Neuroscience

2017 Glassman Brain, Mind and Behavior Symposium November 9

Professor Chloe Johnston presenting Glassman Brain, Mind and Behavior Symposium
October 17, 2017

The fifth annual Robert B. Glassman Memorial Brain, Mind, and Behavior Symposium will be held from 5 to 8:30 p.m. on Thursday, November 9.

This unique symposium is a highlight of the College’s award-winning 14th annual Brain Awareness Week on campus Monday, November 6 through Saturday, November 11.

The Symposium will also be live streamed here starting at at 6:20 p.m.

The Glassman Symposium will begin with undergraduate research poster presentations by current students and recent alumni from 5:00 to 6:40 p.m. in Calvin Durand Hall. More than forty presentations will feature the work of over 60 students and alumni who are conducting research at the College and several Chicago area medical schools and beyond on topics as diverse as human memory, stress and anxiety, neurological disorders, traumatic brain injury, and the circadian clock.
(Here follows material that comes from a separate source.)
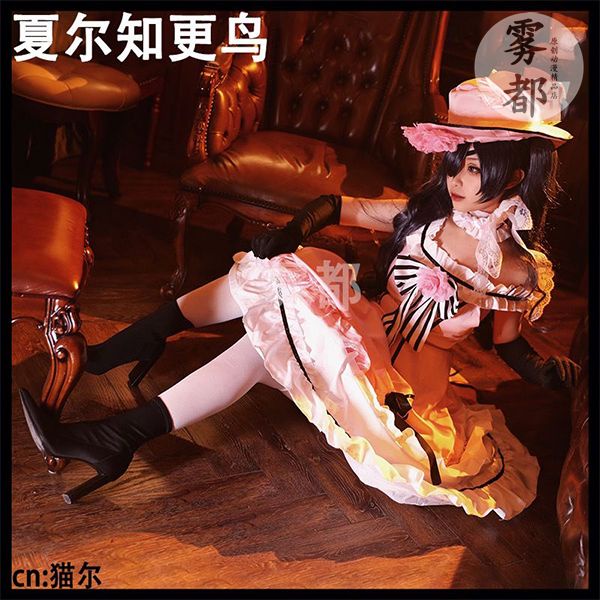 Wudu ชุดเดรสคอสเพลย์ Black Butler cos Ciel Phantomhive สําหรับผู้หญิง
This session will be followed by a set of faculty and alumni talks that are intentionally interdisciplinary. This year’s topics will focus on the music and the mind, abnormal neuronal activity in epilepsy, visualizing the retina in 3-D, imagination and the plague in Shakespeare’s theater, and a theatrical look at the tangles of dementia, from 6:50 to 8:30 p.m. in Lily Reid Holt Memorial Chapel. The following lectures will be presented:

  • Professor of Music Donald Meyer: “Music and the Mind”
  • Northwestern University Postdoctoral Fellow Tristan Hedrick: “Highlighting Abnormal Neuronal Activity in Epilepsy”
  • Assistant Professor of Theater Chloe Johnston: “Beautiful Tangles: The Extra-Ordinary Mind Onstage”
  • Peter Nesper ’15 from Northwestern Feinberg School of Medicine: “Visualizing the Retina in 3-D”
  • Lecturer in English Katy Reedy: “Stamped Brains: The Imagination and The Plague in Shakespeare’s Theater”

The Brain Awareness Week Faculty/Student Symposium was renamed the Robert B. Glassman Memorial Brain, Mind, and Behavior Symposium in 2013 in honor of the late Professor of Psychology Robert Glassman, who played a leading role in developing Lake Forest’s popular neuroscience major.

“As far as I can remember, Bob Glassman has been the greatest champion for neuroscience at Lake Forest College,” Lake Forest College Disque D. and Carol Gram Deane Professor of Biological Sciences Shubhik DebBurman said. “It was his vision to teach the relevance of neuroscience to students and the larger community in the broadest of strokes. He cared deeply that we appreciated the relevance of this burgeoning academic field to our everyday lives. I think he would appreciate how we have honored him.”

The Glassman Symposium and all Brain Awareness Week events are free and open to the public.